Anne Charles Basset de Montaigu, born 10 June 1751 in Versailles (Yvelines), died 8 May 1821 at Luneville was a general of the French Revolutionary and Napoleonic wars. Tainted by his association with Charles Pichegru, he was cleared by a courts-martial in 1797, and served subsequently in the Army of the Danube and in the Grande Armée until his retirement from military service in 1811.
Éloi Laurent Despeaux commanded a combat infantry division during the French Revolution. He joined the French Royal Army in 1776 and became a non-commissioned officer by 1791 when he reentered civilian life. The following year he joined a volunteer battalion and fought at Jemappes. He was badly wounded at Famars in May 1793 and was appointed general of brigade in the Army of the North in September that year. After being wounded again he was promoted general of division in March 1794.
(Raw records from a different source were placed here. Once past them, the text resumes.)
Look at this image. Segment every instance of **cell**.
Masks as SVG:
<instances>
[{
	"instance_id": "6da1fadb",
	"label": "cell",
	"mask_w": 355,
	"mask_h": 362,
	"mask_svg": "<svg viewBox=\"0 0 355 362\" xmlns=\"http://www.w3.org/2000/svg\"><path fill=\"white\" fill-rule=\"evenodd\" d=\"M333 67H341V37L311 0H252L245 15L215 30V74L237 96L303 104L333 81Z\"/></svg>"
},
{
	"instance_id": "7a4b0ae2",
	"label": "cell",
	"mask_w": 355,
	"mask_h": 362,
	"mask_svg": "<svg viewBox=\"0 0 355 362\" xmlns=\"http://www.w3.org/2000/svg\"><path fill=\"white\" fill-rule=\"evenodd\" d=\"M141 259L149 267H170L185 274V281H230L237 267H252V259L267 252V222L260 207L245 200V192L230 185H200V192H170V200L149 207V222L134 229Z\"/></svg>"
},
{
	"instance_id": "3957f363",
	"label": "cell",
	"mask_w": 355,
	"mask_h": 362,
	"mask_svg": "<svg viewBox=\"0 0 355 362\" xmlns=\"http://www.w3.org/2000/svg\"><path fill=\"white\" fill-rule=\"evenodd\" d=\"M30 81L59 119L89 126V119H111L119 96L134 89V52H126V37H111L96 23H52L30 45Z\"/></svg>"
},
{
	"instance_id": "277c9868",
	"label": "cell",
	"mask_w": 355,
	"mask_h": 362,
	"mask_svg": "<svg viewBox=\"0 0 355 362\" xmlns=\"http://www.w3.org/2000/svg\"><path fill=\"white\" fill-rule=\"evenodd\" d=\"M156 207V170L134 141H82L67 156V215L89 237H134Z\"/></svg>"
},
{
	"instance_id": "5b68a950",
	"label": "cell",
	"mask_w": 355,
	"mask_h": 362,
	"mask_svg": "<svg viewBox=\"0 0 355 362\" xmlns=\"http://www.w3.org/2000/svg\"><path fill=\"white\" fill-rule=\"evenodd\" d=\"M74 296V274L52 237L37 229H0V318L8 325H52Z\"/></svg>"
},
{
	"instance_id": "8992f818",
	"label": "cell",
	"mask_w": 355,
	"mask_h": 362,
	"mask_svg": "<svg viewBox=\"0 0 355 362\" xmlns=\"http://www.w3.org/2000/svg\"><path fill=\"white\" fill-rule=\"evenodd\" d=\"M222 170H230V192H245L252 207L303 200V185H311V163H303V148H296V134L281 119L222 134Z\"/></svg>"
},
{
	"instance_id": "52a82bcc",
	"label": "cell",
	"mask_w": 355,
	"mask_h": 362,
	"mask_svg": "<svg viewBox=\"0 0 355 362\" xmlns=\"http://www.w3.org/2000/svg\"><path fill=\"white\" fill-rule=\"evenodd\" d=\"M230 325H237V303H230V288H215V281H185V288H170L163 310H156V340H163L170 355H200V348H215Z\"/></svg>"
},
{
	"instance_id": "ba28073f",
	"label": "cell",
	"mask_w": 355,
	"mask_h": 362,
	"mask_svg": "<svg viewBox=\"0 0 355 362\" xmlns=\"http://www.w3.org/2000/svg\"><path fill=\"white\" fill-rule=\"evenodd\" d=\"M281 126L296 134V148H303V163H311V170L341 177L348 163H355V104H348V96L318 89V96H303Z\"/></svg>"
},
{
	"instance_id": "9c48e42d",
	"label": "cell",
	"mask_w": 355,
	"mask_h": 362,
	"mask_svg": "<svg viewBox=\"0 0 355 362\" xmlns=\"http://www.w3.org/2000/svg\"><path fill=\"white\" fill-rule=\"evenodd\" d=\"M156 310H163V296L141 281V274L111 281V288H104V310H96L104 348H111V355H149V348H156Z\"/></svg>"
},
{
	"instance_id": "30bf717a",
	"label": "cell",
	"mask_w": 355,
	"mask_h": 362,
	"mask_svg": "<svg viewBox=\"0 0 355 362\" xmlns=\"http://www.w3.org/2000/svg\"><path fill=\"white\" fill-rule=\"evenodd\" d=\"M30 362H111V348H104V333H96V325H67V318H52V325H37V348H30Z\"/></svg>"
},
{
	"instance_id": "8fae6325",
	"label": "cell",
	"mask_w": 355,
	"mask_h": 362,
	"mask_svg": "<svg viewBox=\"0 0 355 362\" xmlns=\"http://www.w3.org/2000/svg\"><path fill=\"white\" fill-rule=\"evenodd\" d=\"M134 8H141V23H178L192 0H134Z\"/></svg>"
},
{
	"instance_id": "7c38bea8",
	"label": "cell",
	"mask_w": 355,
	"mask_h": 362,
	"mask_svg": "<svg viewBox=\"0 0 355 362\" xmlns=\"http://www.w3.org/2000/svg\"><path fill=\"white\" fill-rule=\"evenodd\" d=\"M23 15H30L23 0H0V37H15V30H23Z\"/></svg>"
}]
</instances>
Georg Wilhelm von dem Bussche was a general officer of Hanoverian soldiers during the War of the First Coalition who famously led one of the Coalition columns at the Battle of Tourcoing. He was born into a noble family in the Kingdom of Prussia but later became a page to King George II of Great Britain who was also Elector of Hanover. In 1743 he joined the Hanoverian military service and fought in the War of the Austrian Succession and Seven Years' War, fighting at Minden and Lutterberg. He led a battalion at Gibraltar in the American Revolutionary War. In the War of the First Coalition he led his soldiers at Valenciennes, Hondschoote, Mouscron, Tourcoing and Tournai. On 11 December 1794 while defending the Bommelerwaard in the Dutch Republic, his hand was taken off by a cannonball and he died shortly afterward.